Why not put a prior on the entire model?

I was reading this Yes, you can include prior information on quantities of interest, not just on parameters in your model | Statistical Modeling, Causal Inference, and Social Science and it got me to thinking, why don’t you just put a prior on the entire model formula for the mean? For example, let’s say you have count data and a Poisson model, and there is absolutely no way possible that there can be a mean count greater than 20 (i.e. it’s physically not really within the realm of the natural world to have lambda > 20). Say your model looks something like this:

for (t in 1:T) {
      target += poisson_log_lpmf(y[t] | mu[t] + beta * x[t]); 
    }

where mu is a vector of parameters.

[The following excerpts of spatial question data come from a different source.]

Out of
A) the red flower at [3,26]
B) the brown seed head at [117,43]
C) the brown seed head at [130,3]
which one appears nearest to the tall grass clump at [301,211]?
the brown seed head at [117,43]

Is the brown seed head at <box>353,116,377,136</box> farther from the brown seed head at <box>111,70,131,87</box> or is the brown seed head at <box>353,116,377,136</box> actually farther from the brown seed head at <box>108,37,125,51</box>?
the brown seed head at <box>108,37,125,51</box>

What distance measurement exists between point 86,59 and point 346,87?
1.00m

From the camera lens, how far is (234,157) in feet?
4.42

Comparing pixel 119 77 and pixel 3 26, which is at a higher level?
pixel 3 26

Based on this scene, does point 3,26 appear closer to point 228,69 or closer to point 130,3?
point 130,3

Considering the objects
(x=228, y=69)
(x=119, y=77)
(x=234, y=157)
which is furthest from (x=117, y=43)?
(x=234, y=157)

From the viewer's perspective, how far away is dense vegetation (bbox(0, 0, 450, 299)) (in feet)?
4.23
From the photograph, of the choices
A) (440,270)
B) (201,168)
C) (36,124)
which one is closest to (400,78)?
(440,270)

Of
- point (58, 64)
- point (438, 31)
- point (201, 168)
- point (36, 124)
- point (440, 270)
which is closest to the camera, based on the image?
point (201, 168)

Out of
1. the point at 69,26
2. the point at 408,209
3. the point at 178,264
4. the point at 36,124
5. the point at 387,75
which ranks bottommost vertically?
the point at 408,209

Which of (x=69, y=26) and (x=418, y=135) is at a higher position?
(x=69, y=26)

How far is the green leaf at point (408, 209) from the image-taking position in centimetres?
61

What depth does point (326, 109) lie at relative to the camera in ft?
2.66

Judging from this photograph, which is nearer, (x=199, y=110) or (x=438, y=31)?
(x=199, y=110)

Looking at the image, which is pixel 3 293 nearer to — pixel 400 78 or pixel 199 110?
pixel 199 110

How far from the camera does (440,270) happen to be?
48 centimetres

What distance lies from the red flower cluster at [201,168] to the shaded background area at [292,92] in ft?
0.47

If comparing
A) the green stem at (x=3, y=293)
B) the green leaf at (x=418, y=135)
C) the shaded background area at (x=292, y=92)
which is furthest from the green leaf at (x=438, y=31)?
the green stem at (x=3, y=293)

Now normally you put a prior on mu and prior on beta. That’s fine. But given the information that I gave above, why not put a prior on lambda, say something like this:

for (t in 1:T) {
      target += normal_lpdf( exp(mu[t] + beta * x[t]) | 6, 5) - 1 * normal_lccdf(0 | 6, 5);
    }

where the density goes from zero on the lower end to about only 1% above 17.5 or so.

I don’t really remember seeing anyone do this sort of thing. Why not? Why not do it all the time? Why not always have a prior for the formula for the mean that is within the realm of possibility? It sure is easier to think about than all the individual parameters that make up the model formula.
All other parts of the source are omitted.